Dyer’s Latest Memoir “Goosetown: Reconstructing an Akron Neighborhood” Released

December 22, 2009

Joyce Dyer, director of the Lindsay-Crane Center for Writing and Literature and John S. Kenyon Professor of English at Hiram College, has recently had her latest memoir released by the University of Akron Press. “Goosetown: Reconstructing an Akron Neighborhood” (2010) is a prequel to “Gum-Dipped: A Daughter Remembers Rubber Town,” telling the story of the first five years of Dyer’s life growing up in a part of town once marked by ravines, caves, glaciers and stone quarries on every corner. It is a book about a physical location in Akron, Ohio, that has largely disappeared–vanished from the Akron map, as well as from the author’s memory.

The book is an investigative memoir and grapples with the hard question of how to discover a place and a time that seem impossible to retrieve. Can the past be discovered? Are memories only someone else’s recollections? Can we draw out the shadows deep within the crevices of our brains? Accompanied by her uncle, the self-proclaimed “Mayor of Goosetown,” the odd couple travels to unearth the lost years. Together they search for signs and symbols to jar recollection. Dyer weaves her story from the traces that remain: memories of relatives, public records (criminal, as well as civil), letters and diaries. Facing a present with streets and buildings that have changed with urban progress, can Dyer ever find her real home? Can anyone?

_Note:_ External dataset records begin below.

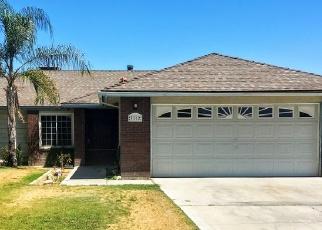 Pre Foreclosure en Bakersfield 93309 WOODHAVEN CT - Identificador: 1068259475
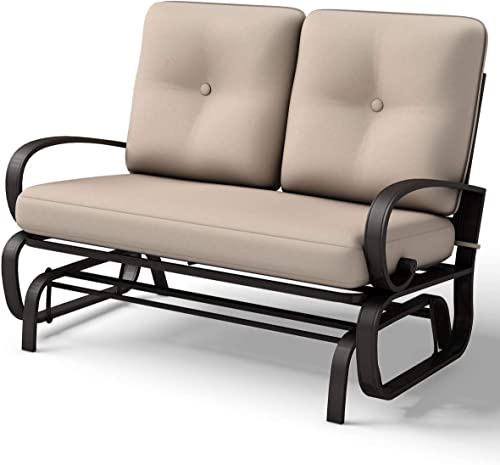 discount Giantex sale Loveseat Outdoor Patio online Rocking Glider Cushioned 2 Seats Steel Frame Furniture (Beige) online sale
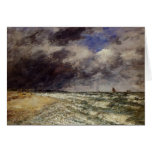 Eugene Boudin- A Squall from Northwest Greeting Card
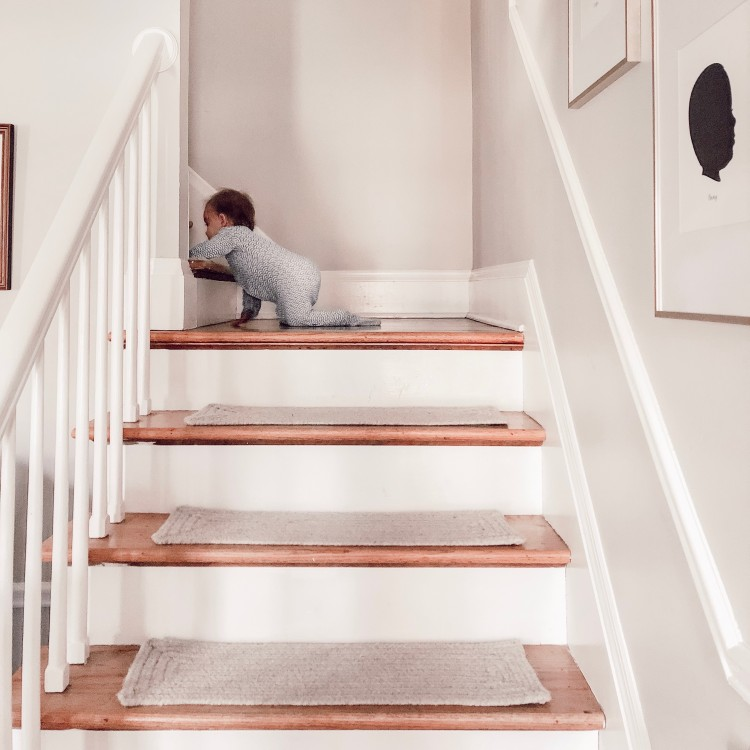 carpet stair tread 101
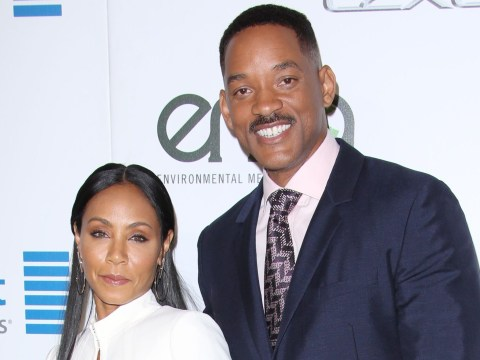 Will Smith opens up about the 'devastating' split from wife Jada: 'We destroyed our marriage'
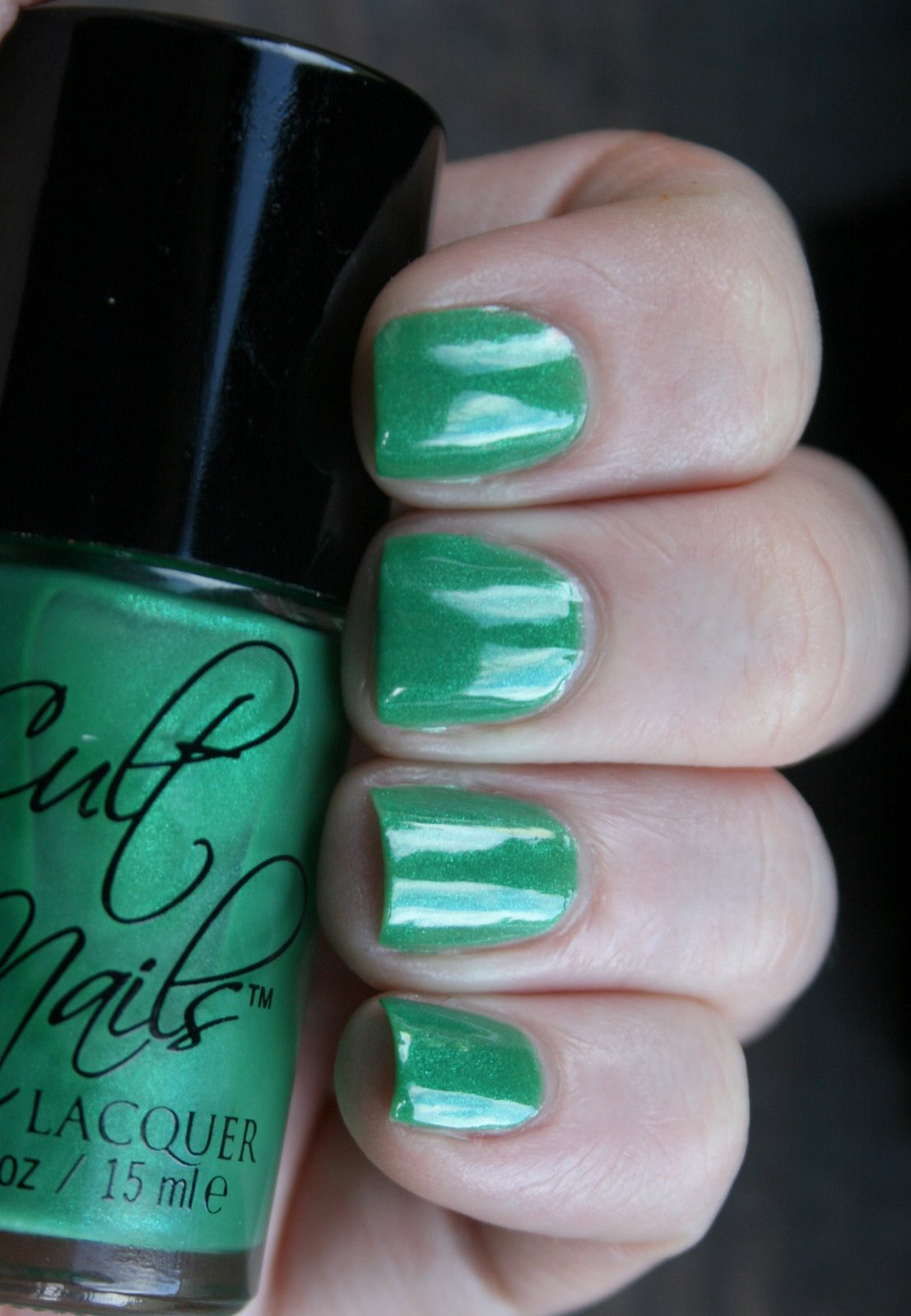 Cult Nails Feelin' Froggy Swatch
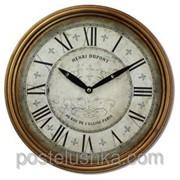Часы настенные Генри De-torre ED03 фото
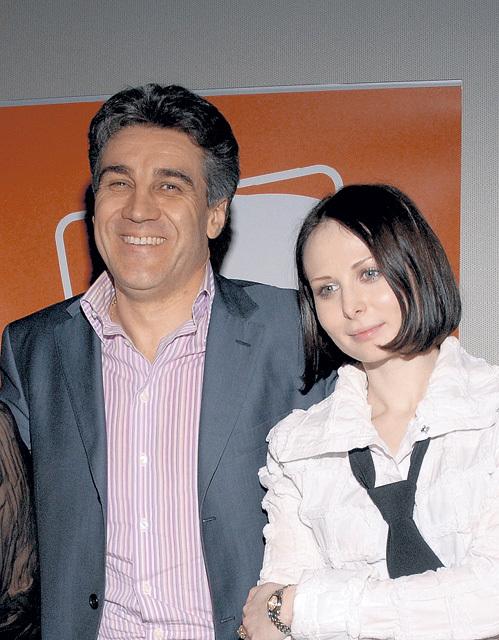 Ольга погодина и алексей пиманов свадьба фото дети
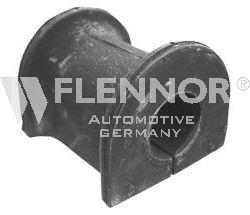 Опора, стабилизатор FLENNOR FL0990-H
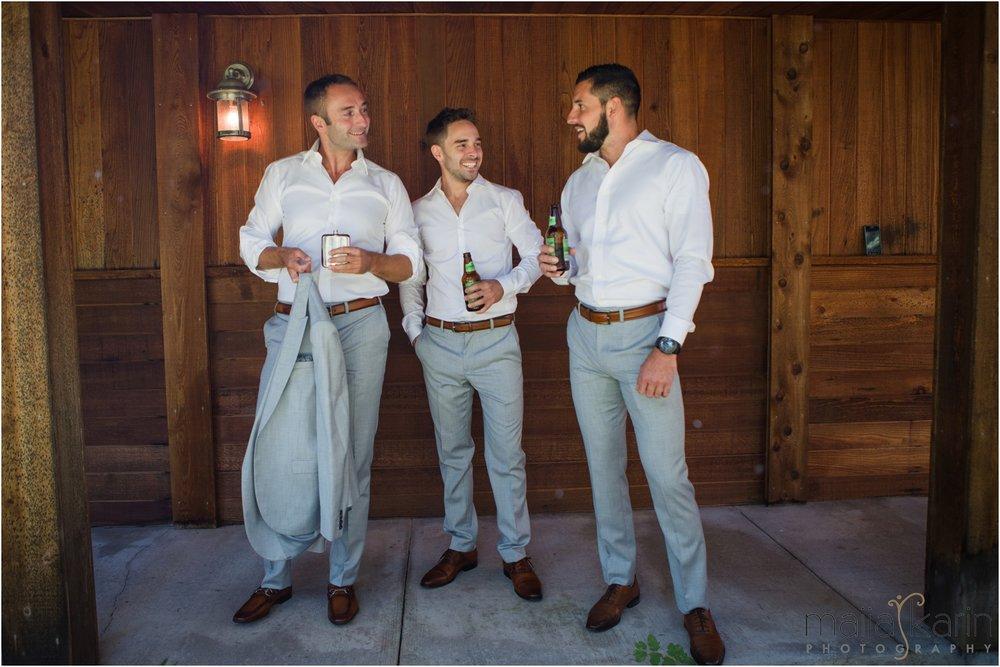 silvara-winery-wedding-maija-karin-photography_0021.jpg
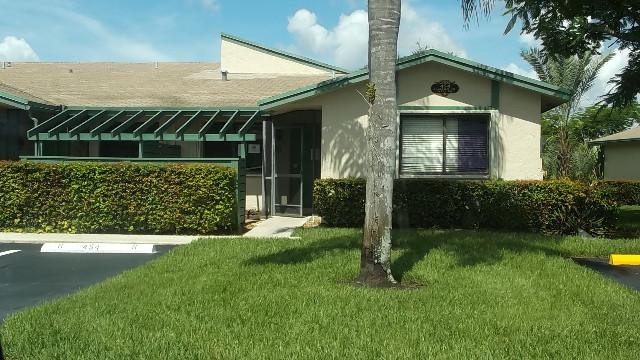 454 Lakeview Dr # 6, Weston, FL 33326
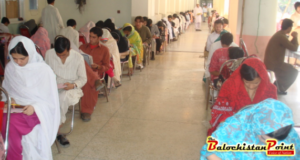 Secretary Health Balochistan visits screening test center for medical colleges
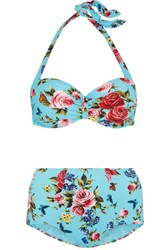 Dolce And Gabbana Floral Print Bikini Light Blue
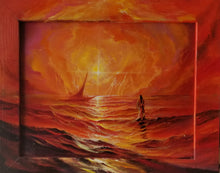 Load image into Gallery viewer, Christ Walk Red Sea (Original Giclee)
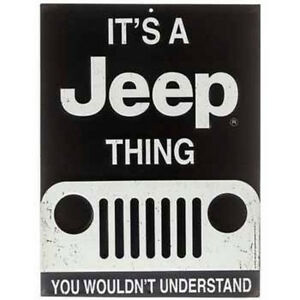 It S A Jeep Thing Embossed Metal Signs Decor Emblem Man Cave Decor Ford Chevy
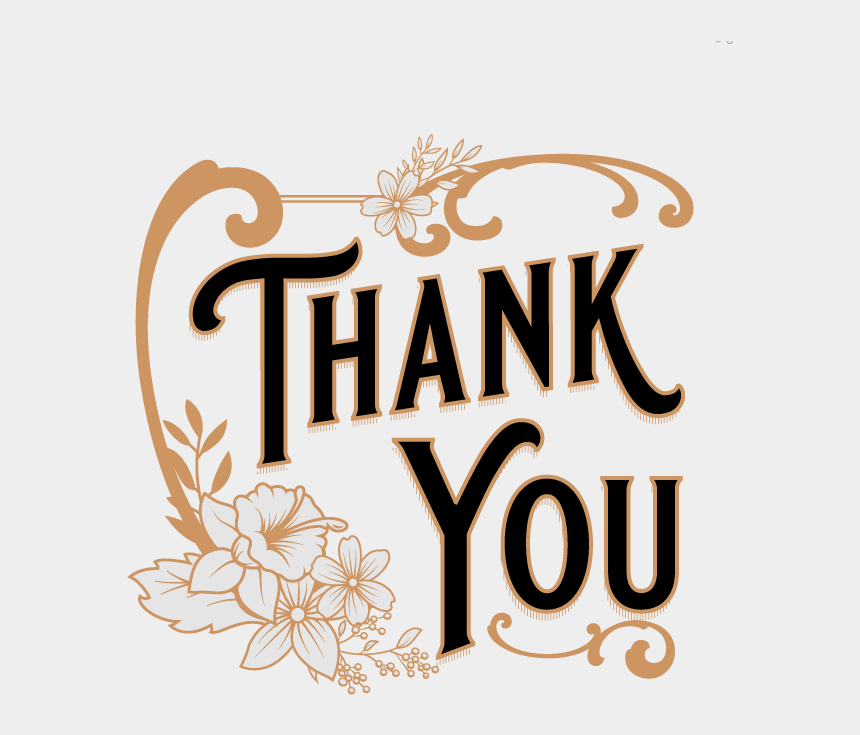 thank you clipart, Cartoons - Thank Clipart Vintage - Vintage Thank You Free
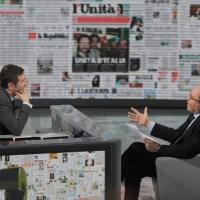 """Foto Nicoloro G. 22/01/2011 Milano Trasmissione televisiva su Rai3 """" Che tempo che fa """" condotta da Fabio Fazio. nella foto Fabio Fazio – Massimo Gramellini"""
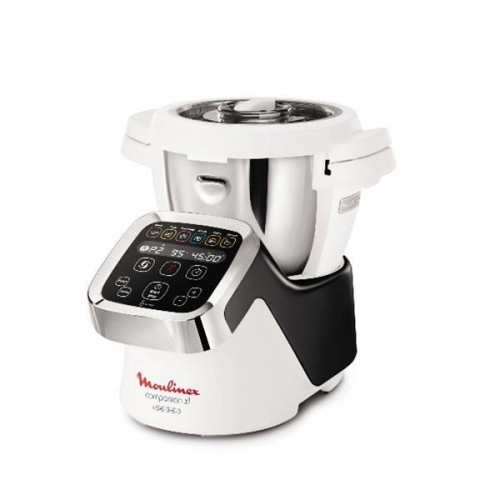 moulinex robot multifonction cuiseur cuisine companion xl avec bol xl de 4 5 litres. Black Bedroom Furniture Sets. Home Design Ideas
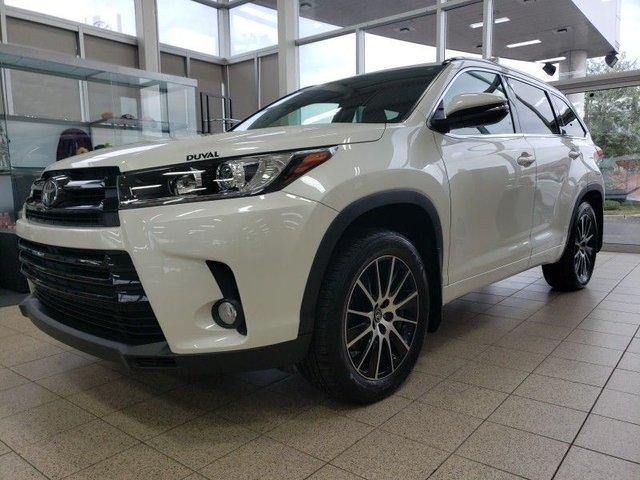 Toyota Highlander SE AWD *CUIR, GPS, BLUETOOTH* 2017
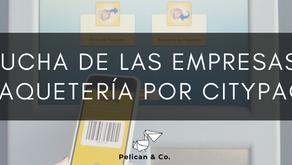 Las empresas de paquetería demandan el acceso a los 'CityPaq' de Correos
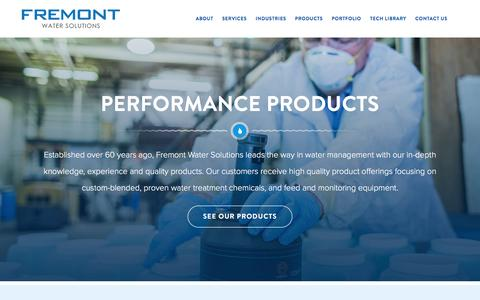 Screenshot of Products Page fremontind.com - Products – Fremont - captured Feb. 10, 2016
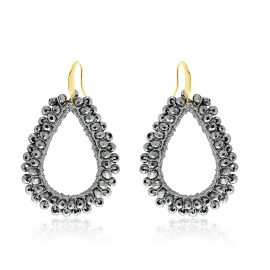 Earrings Paradiso Dark Grey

Dyer is the author of three books, “The Awakening: A Novel of Beginnings,” “In a Tangled Wood: An Alzheimer’s Journey” and “Gum-Dipped: A Daughter Remembers Rubber Town,” and the editor of “Bloodroot: Reflections on Place by Appalachian Women Writers.” She has published essays in magazines such as “North American Review,” “cream city review” and “High Plains Literary Review.” Dyer has won numerous awards for her writing, including the 1998 Appalachian Book of the Year Award and the 2009 David B. Saunders Award in Creative Nonfiction. The book, which contains 28 photographs, is available at the Hiram College Bookstore, as well as on Amazon or through BookMasters.